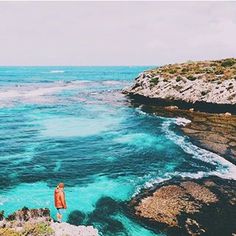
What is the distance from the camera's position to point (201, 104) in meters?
67.9

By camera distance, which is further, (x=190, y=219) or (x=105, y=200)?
(x=105, y=200)

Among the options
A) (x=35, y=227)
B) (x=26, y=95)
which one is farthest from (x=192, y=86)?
(x=35, y=227)

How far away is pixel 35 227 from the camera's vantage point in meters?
17.3

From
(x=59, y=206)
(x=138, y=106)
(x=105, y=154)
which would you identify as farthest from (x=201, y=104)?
(x=59, y=206)

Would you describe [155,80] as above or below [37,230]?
above

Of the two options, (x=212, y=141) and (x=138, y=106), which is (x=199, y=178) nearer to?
(x=212, y=141)

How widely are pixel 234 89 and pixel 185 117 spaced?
13015 mm

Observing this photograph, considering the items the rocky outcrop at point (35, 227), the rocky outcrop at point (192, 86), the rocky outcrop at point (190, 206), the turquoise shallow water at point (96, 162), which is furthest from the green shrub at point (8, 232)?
the rocky outcrop at point (192, 86)

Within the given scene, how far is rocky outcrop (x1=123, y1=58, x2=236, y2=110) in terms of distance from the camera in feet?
219

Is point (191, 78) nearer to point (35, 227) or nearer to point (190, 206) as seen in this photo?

___

Copy out the data above exactly, except the pictures.

__RESPONSE TO THE TASK__:
What is the distance from the camera's position to point (201, 104) in meters?
67.9

By camera distance, which is further, (x=190, y=219) or (x=105, y=200)?
(x=105, y=200)

Among the options
A) (x=35, y=227)
B) (x=26, y=95)
which one is farthest from (x=192, y=86)?
(x=35, y=227)

How far away is pixel 35 227 from the camera's vantage point in meters?
17.3

From
(x=59, y=206)
(x=138, y=106)
(x=105, y=154)
which would you identify as farthest from (x=201, y=104)?
(x=59, y=206)

Would you describe [155,80] as above or below [37,230]?
above

Of the two options, (x=212, y=141) and (x=138, y=106), which is (x=199, y=178) nearer to?
(x=212, y=141)

How widely are pixel 234 89 and pixel 185 117 spaced?
13015 mm

Observing this photograph, considering the items the rocky outcrop at point (35, 227), the rocky outcrop at point (192, 86), the rocky outcrop at point (190, 206), the turquoise shallow water at point (96, 162), which is furthest from the green shrub at point (8, 232)?
the rocky outcrop at point (192, 86)

Within the given scene, how far is rocky outcrop (x1=123, y1=58, x2=236, y2=110) in terms of distance from the camera in feet?
219

Is point (191, 78) nearer to point (35, 227) or nearer to point (190, 206) as seen in this photo?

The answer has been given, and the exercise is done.